Hear this, all ye people; give ear, all ye inhabitants of the world:

2Both low and high, rich and poor, together.

3My mouth shall speak of wisdom; and the meditation of my heart shall be of understanding.

4I will incline mine ear to a parable: I will open my dark saying upon the harp.

5Wherefore should I fear in the days of evil, when the iniquity of my heels shall compass me about?

6They that trust in their wealth, and boast themselves in the multitude of their riches;

7None of them can by any means redeem his brother, nor give to God a ransom for him:

8(For the redemption of their soul is precious, and it ceaseth for ever:)

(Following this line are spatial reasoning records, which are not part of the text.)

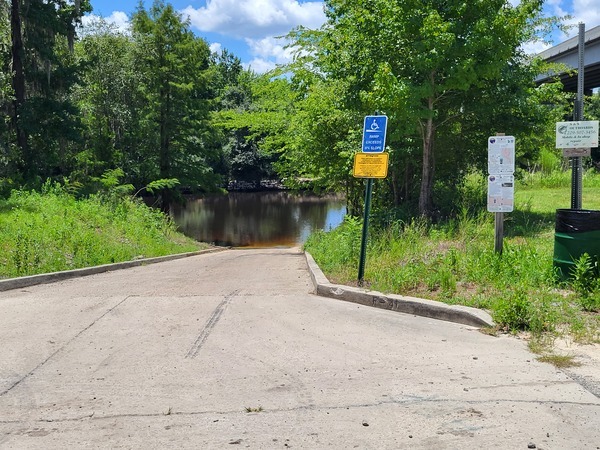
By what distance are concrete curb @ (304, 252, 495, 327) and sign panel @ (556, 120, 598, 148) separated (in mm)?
3132

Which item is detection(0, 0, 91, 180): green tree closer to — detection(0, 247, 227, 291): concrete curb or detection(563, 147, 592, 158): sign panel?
detection(0, 247, 227, 291): concrete curb

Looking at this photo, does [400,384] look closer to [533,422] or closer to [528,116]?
[533,422]

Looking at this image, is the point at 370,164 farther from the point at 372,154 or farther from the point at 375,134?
the point at 375,134

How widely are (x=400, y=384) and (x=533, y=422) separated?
3.52 feet

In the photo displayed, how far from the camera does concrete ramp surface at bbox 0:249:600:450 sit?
3.65 m

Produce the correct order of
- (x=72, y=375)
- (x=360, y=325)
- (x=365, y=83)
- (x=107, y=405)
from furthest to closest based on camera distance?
(x=365, y=83), (x=360, y=325), (x=72, y=375), (x=107, y=405)

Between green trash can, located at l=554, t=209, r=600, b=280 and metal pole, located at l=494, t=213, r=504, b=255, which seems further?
metal pole, located at l=494, t=213, r=504, b=255

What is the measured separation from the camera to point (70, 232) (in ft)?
42.1

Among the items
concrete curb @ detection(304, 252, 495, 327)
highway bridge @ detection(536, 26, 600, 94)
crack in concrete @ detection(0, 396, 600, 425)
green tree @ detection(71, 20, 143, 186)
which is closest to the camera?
crack in concrete @ detection(0, 396, 600, 425)

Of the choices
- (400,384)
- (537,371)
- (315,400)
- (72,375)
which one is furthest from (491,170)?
(72,375)

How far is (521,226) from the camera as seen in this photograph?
1184 centimetres

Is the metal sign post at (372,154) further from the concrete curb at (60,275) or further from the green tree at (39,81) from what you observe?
the green tree at (39,81)

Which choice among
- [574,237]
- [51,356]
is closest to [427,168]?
[574,237]

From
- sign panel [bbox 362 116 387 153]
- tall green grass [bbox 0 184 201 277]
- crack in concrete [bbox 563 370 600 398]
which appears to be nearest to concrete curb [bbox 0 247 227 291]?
tall green grass [bbox 0 184 201 277]
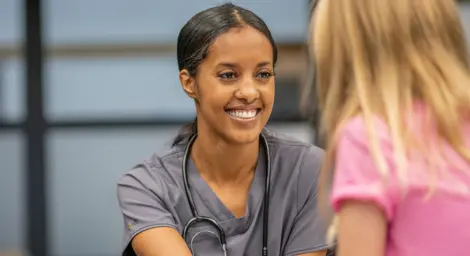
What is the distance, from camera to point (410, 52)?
1.07 m

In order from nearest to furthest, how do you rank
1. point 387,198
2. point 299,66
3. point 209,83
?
point 387,198 < point 209,83 < point 299,66

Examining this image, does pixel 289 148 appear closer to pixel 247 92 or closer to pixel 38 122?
pixel 247 92

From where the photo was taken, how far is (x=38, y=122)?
384 centimetres

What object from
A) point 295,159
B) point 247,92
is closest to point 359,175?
point 247,92

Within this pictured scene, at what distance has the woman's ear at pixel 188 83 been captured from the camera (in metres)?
1.62

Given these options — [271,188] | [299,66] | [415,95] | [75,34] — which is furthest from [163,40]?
[415,95]

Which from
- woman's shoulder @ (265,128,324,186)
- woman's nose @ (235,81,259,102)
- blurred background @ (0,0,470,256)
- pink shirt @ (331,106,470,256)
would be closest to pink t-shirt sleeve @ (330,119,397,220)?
pink shirt @ (331,106,470,256)

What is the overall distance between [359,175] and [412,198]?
74mm

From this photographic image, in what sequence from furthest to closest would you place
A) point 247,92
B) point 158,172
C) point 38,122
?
point 38,122
point 158,172
point 247,92

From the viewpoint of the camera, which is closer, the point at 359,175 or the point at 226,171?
the point at 359,175

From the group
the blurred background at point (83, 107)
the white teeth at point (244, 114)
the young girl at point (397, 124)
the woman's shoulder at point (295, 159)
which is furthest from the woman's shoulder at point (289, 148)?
the blurred background at point (83, 107)

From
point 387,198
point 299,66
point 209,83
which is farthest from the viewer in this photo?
point 299,66

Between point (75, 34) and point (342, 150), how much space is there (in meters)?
2.98

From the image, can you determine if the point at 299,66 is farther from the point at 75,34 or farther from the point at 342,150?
the point at 342,150
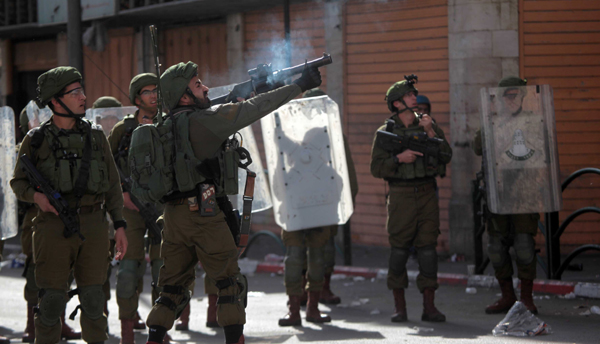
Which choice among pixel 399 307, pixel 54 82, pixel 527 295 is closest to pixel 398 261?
pixel 399 307

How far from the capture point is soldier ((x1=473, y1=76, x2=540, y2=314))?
21.9 ft

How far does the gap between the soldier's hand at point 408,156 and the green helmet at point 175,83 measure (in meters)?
2.29

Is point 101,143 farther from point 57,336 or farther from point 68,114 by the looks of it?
point 57,336

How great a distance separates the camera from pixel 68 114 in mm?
5004

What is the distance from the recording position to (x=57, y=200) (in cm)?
486

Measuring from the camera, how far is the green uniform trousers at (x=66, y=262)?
4.92 meters

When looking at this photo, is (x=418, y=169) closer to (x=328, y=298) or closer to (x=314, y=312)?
(x=314, y=312)

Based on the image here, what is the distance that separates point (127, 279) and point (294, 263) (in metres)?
1.47

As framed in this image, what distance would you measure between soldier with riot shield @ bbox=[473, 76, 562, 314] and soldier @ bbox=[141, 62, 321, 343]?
2.55 meters

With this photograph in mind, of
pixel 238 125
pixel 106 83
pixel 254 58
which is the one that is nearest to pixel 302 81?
pixel 238 125

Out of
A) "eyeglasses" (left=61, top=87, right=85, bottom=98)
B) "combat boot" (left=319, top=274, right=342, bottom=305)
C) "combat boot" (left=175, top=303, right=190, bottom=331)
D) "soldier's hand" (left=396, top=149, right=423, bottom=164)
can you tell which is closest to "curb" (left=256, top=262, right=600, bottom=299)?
"combat boot" (left=319, top=274, right=342, bottom=305)

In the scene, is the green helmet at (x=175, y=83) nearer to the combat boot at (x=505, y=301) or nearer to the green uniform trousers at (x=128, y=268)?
the green uniform trousers at (x=128, y=268)

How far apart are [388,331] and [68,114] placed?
2937 millimetres

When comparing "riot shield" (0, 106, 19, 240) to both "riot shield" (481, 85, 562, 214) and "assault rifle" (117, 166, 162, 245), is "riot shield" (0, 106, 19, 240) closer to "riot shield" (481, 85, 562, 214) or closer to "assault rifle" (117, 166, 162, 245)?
"assault rifle" (117, 166, 162, 245)
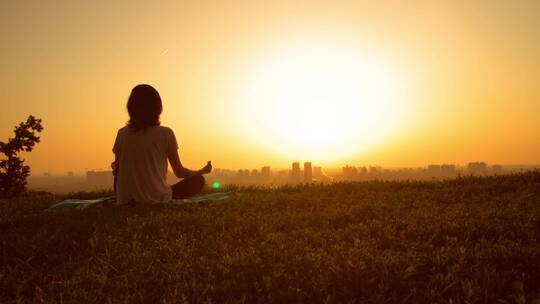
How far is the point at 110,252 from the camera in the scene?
6797mm

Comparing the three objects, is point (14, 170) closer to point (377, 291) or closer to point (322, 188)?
point (322, 188)

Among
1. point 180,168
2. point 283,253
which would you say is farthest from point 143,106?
point 283,253

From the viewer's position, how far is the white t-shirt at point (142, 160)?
431 inches

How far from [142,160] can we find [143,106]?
1.42 meters

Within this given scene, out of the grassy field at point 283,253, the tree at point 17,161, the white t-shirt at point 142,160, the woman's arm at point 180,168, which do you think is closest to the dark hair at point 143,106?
the white t-shirt at point 142,160

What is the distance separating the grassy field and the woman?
657 mm

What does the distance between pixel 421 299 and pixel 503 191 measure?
876 centimetres

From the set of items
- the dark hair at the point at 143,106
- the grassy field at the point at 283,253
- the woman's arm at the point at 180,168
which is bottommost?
the grassy field at the point at 283,253

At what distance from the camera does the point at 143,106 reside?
10.7m

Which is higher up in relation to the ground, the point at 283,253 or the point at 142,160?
the point at 142,160

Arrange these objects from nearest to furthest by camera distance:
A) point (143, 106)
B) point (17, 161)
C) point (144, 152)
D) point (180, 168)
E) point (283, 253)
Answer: point (283, 253), point (143, 106), point (144, 152), point (180, 168), point (17, 161)

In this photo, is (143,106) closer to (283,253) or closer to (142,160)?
(142,160)

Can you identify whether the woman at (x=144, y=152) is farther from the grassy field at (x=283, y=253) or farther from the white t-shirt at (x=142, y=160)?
the grassy field at (x=283, y=253)

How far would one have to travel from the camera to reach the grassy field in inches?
201
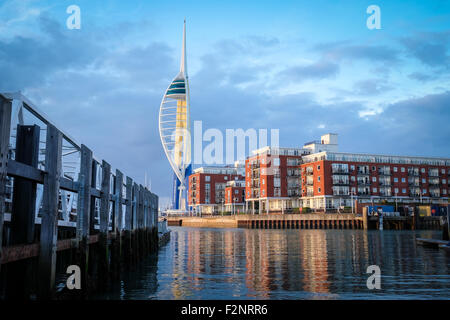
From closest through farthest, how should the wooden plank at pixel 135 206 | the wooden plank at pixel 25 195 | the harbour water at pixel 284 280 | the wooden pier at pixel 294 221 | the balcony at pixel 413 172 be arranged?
the wooden plank at pixel 25 195 → the harbour water at pixel 284 280 → the wooden plank at pixel 135 206 → the wooden pier at pixel 294 221 → the balcony at pixel 413 172

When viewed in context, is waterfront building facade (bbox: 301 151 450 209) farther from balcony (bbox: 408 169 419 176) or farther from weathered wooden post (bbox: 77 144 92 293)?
weathered wooden post (bbox: 77 144 92 293)

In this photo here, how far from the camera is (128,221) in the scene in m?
17.9

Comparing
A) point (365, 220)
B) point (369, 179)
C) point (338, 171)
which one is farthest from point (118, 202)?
point (369, 179)

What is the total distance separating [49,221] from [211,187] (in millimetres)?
143175

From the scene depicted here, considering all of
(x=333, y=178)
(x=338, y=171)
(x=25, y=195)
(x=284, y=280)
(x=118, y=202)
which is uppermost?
(x=338, y=171)

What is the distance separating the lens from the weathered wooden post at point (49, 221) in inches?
300

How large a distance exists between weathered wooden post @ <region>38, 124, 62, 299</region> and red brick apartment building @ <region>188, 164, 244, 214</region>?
13959 centimetres

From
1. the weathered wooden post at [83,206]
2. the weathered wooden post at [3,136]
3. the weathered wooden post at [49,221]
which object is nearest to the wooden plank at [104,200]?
the weathered wooden post at [83,206]

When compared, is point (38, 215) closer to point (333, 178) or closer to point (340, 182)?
point (333, 178)

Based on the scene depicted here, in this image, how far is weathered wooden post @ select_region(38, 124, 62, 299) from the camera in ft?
25.0

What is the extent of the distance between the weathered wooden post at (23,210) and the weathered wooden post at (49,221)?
221 mm

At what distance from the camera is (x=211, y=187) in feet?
494

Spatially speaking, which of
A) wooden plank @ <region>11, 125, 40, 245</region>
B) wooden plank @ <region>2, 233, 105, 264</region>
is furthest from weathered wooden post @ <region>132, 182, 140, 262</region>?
wooden plank @ <region>2, 233, 105, 264</region>

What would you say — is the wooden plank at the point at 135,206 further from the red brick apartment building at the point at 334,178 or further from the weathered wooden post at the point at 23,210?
the red brick apartment building at the point at 334,178
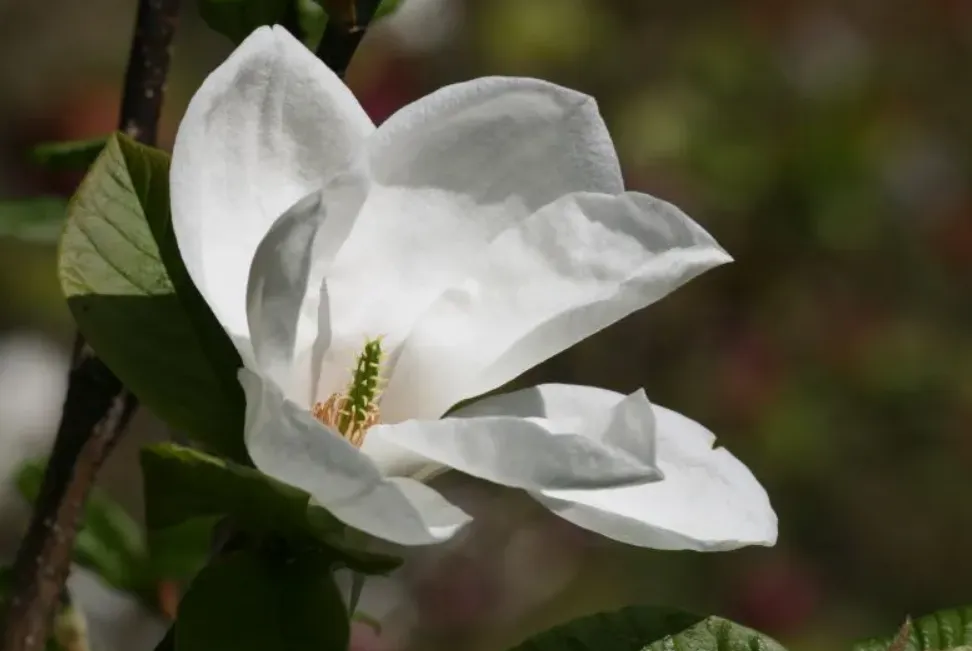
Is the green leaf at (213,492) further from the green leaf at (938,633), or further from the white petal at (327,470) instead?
the green leaf at (938,633)

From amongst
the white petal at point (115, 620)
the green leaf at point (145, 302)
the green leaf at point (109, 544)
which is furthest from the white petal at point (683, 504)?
the white petal at point (115, 620)

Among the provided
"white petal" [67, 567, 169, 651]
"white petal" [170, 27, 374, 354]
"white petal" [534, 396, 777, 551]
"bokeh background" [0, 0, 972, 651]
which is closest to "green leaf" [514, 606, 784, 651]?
"white petal" [534, 396, 777, 551]

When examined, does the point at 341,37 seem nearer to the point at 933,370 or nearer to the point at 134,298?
the point at 134,298

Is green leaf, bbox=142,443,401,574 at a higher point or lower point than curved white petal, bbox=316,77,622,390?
lower

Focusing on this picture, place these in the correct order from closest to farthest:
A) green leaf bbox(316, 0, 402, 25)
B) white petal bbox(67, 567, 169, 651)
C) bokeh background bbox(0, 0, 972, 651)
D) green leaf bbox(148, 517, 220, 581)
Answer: green leaf bbox(316, 0, 402, 25) < green leaf bbox(148, 517, 220, 581) < white petal bbox(67, 567, 169, 651) < bokeh background bbox(0, 0, 972, 651)

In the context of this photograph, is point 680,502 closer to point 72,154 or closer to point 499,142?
point 499,142

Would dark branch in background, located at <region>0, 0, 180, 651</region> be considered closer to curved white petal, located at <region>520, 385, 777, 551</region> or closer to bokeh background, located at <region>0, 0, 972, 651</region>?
curved white petal, located at <region>520, 385, 777, 551</region>

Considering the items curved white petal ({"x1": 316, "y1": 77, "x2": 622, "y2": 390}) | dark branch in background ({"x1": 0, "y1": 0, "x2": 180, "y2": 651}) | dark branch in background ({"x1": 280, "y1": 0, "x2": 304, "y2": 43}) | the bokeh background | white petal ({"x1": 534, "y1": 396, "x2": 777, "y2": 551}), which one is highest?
dark branch in background ({"x1": 280, "y1": 0, "x2": 304, "y2": 43})

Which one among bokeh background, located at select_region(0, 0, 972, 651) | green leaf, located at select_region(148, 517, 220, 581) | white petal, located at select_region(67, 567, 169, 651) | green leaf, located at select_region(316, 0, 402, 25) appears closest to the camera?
green leaf, located at select_region(316, 0, 402, 25)

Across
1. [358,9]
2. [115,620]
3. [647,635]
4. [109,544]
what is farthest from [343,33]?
[115,620]
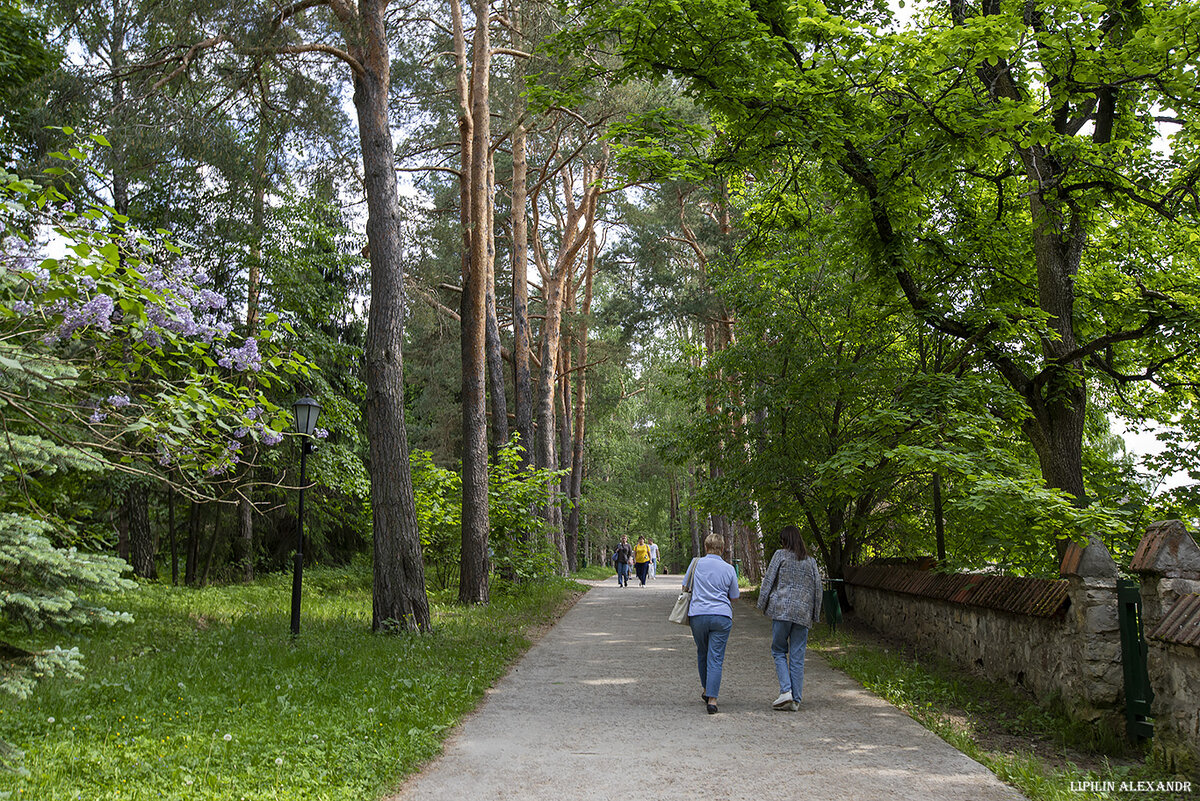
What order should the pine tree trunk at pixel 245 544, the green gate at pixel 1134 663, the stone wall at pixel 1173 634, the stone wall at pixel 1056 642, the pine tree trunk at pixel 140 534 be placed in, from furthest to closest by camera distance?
1. the pine tree trunk at pixel 245 544
2. the pine tree trunk at pixel 140 534
3. the stone wall at pixel 1056 642
4. the green gate at pixel 1134 663
5. the stone wall at pixel 1173 634

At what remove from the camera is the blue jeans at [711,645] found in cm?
718

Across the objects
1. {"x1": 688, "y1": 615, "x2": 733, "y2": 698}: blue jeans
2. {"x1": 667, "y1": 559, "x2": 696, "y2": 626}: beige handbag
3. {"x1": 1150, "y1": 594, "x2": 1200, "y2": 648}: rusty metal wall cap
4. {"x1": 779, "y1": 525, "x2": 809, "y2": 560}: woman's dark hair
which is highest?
{"x1": 779, "y1": 525, "x2": 809, "y2": 560}: woman's dark hair

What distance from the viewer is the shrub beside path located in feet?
15.9

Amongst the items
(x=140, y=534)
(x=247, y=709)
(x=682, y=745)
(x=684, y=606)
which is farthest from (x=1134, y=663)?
(x=140, y=534)

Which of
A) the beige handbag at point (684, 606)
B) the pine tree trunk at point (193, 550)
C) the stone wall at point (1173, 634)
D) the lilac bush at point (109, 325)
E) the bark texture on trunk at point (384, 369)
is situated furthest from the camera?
the pine tree trunk at point (193, 550)

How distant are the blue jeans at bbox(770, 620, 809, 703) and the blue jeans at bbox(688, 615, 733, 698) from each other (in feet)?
1.51

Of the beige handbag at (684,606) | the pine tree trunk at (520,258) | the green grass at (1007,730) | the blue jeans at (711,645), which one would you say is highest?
the pine tree trunk at (520,258)

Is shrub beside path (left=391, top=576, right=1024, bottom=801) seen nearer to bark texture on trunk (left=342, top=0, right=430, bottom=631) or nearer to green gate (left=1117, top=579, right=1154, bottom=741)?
green gate (left=1117, top=579, right=1154, bottom=741)

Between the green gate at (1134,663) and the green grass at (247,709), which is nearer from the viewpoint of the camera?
the green grass at (247,709)

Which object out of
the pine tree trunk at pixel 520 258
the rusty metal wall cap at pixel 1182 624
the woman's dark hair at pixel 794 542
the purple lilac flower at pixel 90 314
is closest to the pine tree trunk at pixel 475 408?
the pine tree trunk at pixel 520 258

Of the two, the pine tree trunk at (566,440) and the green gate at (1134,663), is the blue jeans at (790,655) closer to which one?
the green gate at (1134,663)

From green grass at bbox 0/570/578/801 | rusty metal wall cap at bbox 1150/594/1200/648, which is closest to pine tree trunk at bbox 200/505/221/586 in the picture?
green grass at bbox 0/570/578/801

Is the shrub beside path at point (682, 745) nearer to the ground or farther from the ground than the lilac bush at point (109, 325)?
nearer to the ground

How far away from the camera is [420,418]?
2741cm
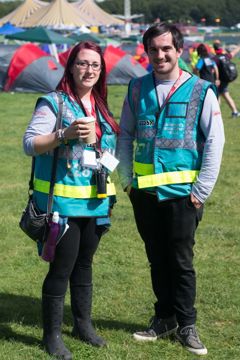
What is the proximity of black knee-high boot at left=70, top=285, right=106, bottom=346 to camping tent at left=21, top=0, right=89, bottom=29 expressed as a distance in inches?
1756

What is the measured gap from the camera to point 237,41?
54656 millimetres

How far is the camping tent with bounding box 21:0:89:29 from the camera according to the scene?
4738 centimetres

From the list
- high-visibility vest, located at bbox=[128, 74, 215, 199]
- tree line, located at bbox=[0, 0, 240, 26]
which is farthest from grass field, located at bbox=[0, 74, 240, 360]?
tree line, located at bbox=[0, 0, 240, 26]

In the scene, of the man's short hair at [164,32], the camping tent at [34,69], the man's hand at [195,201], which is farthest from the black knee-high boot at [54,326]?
the camping tent at [34,69]

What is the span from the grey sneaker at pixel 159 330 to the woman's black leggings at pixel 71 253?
0.62 metres

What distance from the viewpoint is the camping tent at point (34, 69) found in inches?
772

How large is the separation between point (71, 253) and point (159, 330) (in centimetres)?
86

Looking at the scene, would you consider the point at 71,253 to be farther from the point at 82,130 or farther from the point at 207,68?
the point at 207,68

9That he should still live for ever, and not see corruption.

10For he seeth that wise men die, likewise the fool and the brutish person perish, and leave their wealth to others.

11Their inward thought is, that their houses shall continue for ever, and their dwelling places to all generations; they call their lands after their own names.

12Nevertheless man being in honour abideth not: he is like the beasts that perish.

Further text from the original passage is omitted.